▸ **Required action**: Nothing outside the range below should be printed. Output exactly the lines from the line with "ES#2775079 - 51477289125" to the line with "윤성진 제1부시장 화성시", both included.

╭─ Given records

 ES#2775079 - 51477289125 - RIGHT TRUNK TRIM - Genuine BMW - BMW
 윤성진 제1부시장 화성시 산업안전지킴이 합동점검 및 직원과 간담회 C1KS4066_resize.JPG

╰─
╭─ Given records

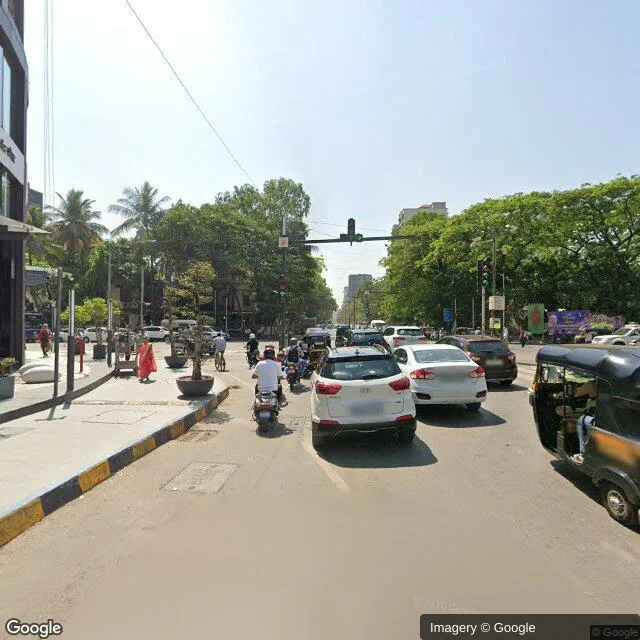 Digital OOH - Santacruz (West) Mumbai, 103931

╰─

▸ **Answer space**:
 ES#2775079 - 51477289125 - RIGHT TRUNK TRIM - Genuine BMW - BMW
 윤성진 제1부시장 화성시 산업안전지킴이 합동점검 및 직원과 간담회 C1KS4066_resize.JPG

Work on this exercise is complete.